[Web-SIG] CPU cache locality.

Thu Sep 9 15:24:06 CEST 2004

At 12:20 PM 9/9/04 +0100, Alan Kennedy wrote:
>I notice that Phillip has include a statement in PEP-0333 which states in 
>the section under "Buffering and Streaming":
>
>"""
>Generally speaking, applications will achieve the best throughput by 
>buffering their (modestly-sized) output and sending it all at once. When 
>this is the case, applications should simply return a single-element 
>iterable containing their entire output as a single string.
>
>[snip]
>
>For large files, however, or for specialized uses of HTTP streaming (such 
>as multipart "server push"), an application may need to provide output in 
>smaller blocks (e.g. to avoid loading a large file into memory).
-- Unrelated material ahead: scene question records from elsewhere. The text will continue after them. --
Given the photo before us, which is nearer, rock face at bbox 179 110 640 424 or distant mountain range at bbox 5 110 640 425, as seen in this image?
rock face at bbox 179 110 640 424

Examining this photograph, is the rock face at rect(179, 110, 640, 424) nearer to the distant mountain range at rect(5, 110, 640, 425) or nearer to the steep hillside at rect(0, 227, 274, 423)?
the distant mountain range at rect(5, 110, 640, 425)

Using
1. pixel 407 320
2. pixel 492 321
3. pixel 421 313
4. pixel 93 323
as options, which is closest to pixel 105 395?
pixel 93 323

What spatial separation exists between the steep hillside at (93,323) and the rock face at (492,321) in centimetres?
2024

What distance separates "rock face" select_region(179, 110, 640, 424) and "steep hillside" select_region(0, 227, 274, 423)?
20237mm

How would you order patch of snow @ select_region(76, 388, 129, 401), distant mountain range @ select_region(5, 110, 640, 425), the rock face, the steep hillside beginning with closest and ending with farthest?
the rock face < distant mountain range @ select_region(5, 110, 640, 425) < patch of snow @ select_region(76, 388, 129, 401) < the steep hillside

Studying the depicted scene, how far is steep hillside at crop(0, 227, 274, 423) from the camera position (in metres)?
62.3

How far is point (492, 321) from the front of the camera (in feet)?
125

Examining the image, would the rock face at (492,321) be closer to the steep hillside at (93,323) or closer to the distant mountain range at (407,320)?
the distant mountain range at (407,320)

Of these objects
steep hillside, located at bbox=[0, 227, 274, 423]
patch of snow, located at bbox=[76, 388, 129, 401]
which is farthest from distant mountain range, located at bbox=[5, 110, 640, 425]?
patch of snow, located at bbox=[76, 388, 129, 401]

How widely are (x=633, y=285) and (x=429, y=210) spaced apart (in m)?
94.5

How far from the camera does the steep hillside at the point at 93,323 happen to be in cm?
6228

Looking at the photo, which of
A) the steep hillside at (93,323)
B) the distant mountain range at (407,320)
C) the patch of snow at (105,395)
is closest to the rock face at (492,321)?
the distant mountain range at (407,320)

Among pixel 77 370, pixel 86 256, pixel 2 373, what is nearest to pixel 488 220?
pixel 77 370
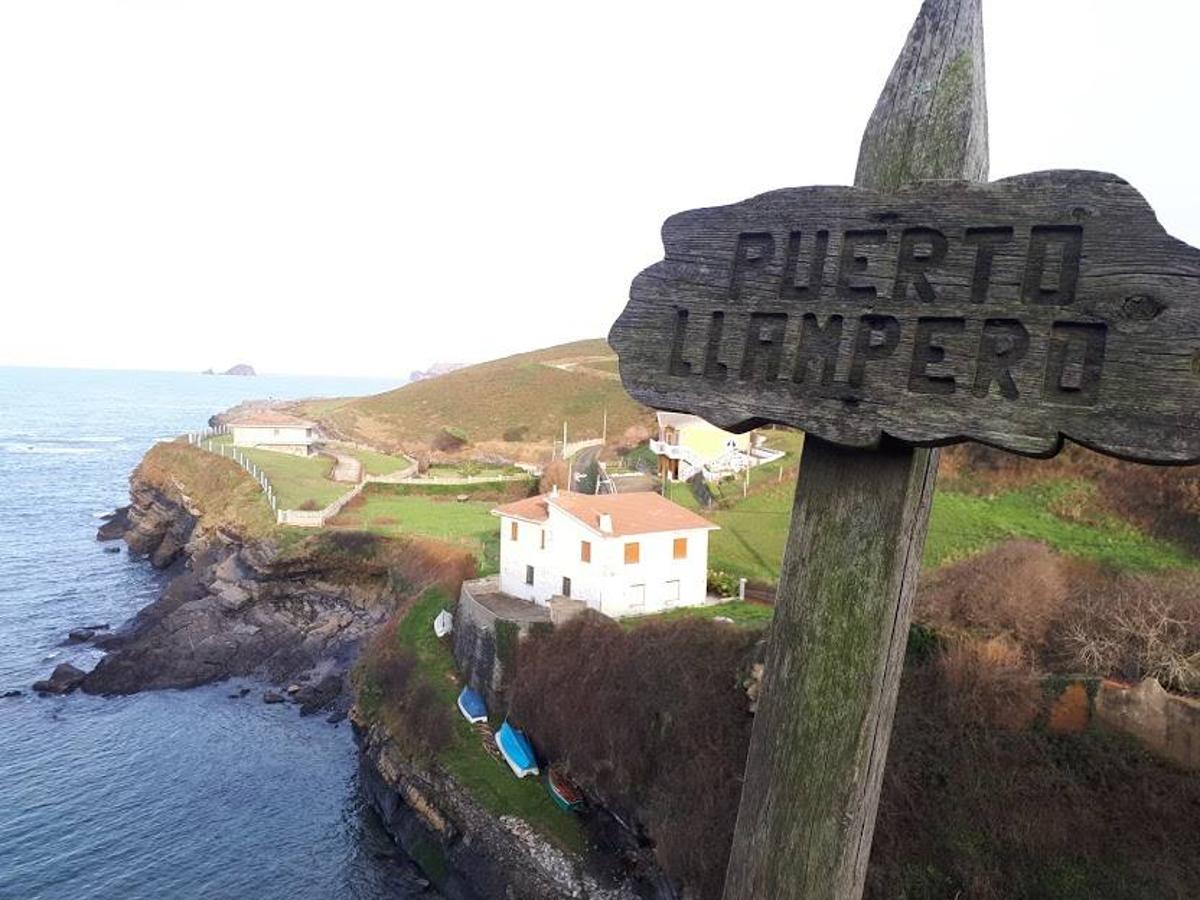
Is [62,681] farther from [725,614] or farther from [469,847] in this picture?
[725,614]

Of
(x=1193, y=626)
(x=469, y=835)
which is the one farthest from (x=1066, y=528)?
(x=469, y=835)

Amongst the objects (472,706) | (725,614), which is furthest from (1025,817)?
(472,706)

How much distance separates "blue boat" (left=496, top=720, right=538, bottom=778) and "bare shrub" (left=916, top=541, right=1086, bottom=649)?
13156 millimetres

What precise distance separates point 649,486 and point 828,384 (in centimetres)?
4483

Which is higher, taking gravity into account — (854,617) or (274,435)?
(854,617)

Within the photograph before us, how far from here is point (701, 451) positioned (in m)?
50.5

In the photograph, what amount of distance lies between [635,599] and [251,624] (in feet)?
80.3

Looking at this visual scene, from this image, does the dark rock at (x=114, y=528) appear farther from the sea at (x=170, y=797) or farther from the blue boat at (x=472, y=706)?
the blue boat at (x=472, y=706)

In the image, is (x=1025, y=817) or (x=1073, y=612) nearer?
(x=1025, y=817)

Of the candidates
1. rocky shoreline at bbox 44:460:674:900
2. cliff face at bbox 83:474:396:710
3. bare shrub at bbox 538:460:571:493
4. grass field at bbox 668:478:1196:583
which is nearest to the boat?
rocky shoreline at bbox 44:460:674:900

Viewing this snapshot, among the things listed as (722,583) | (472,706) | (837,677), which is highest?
(837,677)

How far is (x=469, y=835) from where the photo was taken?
2362 cm

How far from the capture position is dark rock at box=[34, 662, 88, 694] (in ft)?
116

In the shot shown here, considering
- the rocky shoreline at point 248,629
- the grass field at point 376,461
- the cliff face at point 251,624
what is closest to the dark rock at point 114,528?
the rocky shoreline at point 248,629
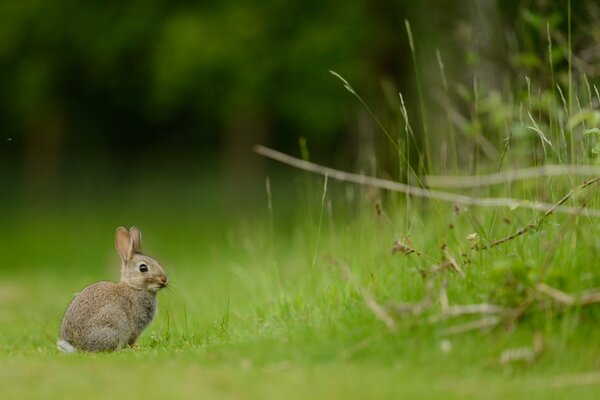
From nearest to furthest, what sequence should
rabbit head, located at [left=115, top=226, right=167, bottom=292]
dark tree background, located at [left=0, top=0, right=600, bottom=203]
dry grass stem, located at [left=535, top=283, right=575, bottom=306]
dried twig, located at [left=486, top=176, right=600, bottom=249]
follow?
dry grass stem, located at [left=535, top=283, right=575, bottom=306], dried twig, located at [left=486, top=176, right=600, bottom=249], rabbit head, located at [left=115, top=226, right=167, bottom=292], dark tree background, located at [left=0, top=0, right=600, bottom=203]

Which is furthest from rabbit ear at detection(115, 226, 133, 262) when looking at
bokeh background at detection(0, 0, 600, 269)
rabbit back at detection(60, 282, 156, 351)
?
bokeh background at detection(0, 0, 600, 269)

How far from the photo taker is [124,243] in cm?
796

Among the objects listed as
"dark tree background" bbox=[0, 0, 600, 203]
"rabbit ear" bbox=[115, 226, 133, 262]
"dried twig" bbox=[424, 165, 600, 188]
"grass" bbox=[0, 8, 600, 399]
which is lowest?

It's also 
>sometimes the case that part of a response may be time-consuming to 
>produce, but it would be useful to send ahead the portion of the response 
>that precedes it.
>"""
>
>Phillip, when you wrote about "performance" here, did you have CPU cache's 
>in mind?

Actually, the word "performance" doesn't appear anywhere in the above; I 
referred only to "throughput".  Performance can affect throughput, but not 
really the other way around.

The reason that returning a single-element iterable improves throughput in 
async architectures like Twisted and ZServer is that they use a thread pool 
for application code.   If the application object returns an iterable 
containing the whole response body, then the application thread is now free 
to run a new application instance.  This allows greater "throughput" at the 
application level, because more requests can be run in a given period of 
time than if an application thread had to continue to be used.